Expression bit length determination with cast

I have a small program below. I understand the results from the first 2 statements inside the initial block. But I am not able to understand the last $display statement. How did it yield 'hff_ffff_ffff? I thought it should give the same result as in the first $display ('hffff_ffff). I am not sure what I am missing here.

typedef bit unsigned [63 : 0] my_type;
int unsigned addr_width = 40;

initial begin
    $display("A: $bits((1 << addr_width)-1) = %0d\n ((1 << addr_width) -1) ='h%0h\n",
             $bits( (1 << addr_width) -1 ),  
             (1 << addr_width) -1);          

    $display("B: $bits( 64'd1 << addr_width) = %0d\n ((64'd1 << addr_width) -1) ='h%0h\n",
             $bits( 64'd1 << addr_width),     
             ( 64'd1 << addr_width) -1);      
    
    $display("C: $bits( my_type'( ((1 << addr_width)-1)) ) = %0d\n my_type'( ((1 << addr_width)-1)) = 'h%0h\n",
             $bits( my_type'( ((1 << addr_width)-1)) ),    
             my_type'( ((1 << addr_width)-1)));            
end

Simulation results:

A: $bits((1 << addr_width)-1) = 32
((1 << addr_width) -1) ='hffffffff

B: $bits( 64’d1 << addr_width) = 64
((64’d1 << addr_width) -1) ='hffffffffff

C: $bits( my_type’( ((1 << addr_width)-1)) ) = 64
my_type’( ((1 << addr_width)-1)) = 'hffffffffff

In reply to verifsc:

Here is what I thought the last $display does:

1. 1 << addr_width yields a 32 bit signed result. The value is 0.
2. (1 << addr_width) -1 yields a 32 bits signed result. The value is -1.
3. my_type’( ((1 << addr_width)-1)) casts “-1” to my_type which is an unsigned 64 bit data type. It should pad the 32 bits signed value (-1) with 0s to 64 bits. The value should be 'h0000_0000_ffff_ffff.

In reply to verifsc:

No, extension of operands occurs before any operation. The steps of the expression become

1. Extend two operands in context: ((64’d1 << addr_width)-64’d1))
2. Evaluate shift: 64 'h10000000000 - 64’d1
3. Subtraction: 64’hff_ffff_ffff

• _YOUR TASK_
From the forum thread on expression bit length, output verbatim the passage that begins at "B: $bits( 64’d1" and ends after "value is -1.".

• _RECORD SET_
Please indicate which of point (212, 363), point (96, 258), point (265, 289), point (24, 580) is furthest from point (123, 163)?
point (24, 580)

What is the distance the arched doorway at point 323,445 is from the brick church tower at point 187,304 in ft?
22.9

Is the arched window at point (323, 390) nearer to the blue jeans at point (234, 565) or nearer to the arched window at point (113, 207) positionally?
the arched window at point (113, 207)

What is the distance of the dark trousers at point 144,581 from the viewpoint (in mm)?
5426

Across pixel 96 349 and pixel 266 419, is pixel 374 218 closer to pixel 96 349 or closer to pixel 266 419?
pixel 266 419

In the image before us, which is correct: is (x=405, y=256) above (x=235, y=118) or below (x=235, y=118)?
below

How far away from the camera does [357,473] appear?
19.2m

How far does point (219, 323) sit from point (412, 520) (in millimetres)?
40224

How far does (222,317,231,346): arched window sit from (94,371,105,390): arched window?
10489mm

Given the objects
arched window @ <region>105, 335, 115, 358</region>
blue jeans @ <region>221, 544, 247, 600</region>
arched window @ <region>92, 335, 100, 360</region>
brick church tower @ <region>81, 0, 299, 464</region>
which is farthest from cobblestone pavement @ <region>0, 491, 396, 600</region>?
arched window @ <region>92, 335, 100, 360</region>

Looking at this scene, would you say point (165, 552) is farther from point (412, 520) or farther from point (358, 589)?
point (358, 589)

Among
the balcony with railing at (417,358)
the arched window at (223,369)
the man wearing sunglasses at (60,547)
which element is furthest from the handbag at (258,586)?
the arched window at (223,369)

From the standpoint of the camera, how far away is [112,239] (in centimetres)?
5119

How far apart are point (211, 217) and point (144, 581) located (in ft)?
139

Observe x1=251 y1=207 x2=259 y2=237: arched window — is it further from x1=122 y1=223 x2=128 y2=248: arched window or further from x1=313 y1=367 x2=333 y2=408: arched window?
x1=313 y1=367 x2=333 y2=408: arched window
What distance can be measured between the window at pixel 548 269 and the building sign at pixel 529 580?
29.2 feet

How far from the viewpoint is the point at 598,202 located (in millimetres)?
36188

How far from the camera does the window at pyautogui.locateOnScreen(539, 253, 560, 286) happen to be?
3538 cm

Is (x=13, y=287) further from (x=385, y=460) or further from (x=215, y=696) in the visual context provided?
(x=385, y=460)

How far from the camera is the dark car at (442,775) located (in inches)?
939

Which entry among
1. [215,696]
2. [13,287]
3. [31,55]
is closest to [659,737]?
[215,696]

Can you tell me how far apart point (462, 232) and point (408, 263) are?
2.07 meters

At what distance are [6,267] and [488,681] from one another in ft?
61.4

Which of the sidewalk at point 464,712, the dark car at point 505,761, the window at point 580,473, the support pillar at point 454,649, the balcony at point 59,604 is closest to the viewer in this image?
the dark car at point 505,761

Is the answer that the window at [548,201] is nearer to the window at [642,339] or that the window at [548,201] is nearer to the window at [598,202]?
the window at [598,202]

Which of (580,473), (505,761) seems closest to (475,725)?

• _FINAL RESULT_
B: $bits( 64’d1 << addr_width) = 64
((64’d1 << addr_width) -1) ='hffffffffff

C: $bits( my_type’( ((1 << addr_width)-1)) ) = 64
my_type’( ((1 << addr_width)-1)) = 'hffffffffff

In reply to verifsc:

Here is what I thought the last $display does:

1. 1 << addr_width yields a 32 bit signed result. The value is 0.
2. (1 << addr_width) -1 yields a 32 bits signed result. The value is -1.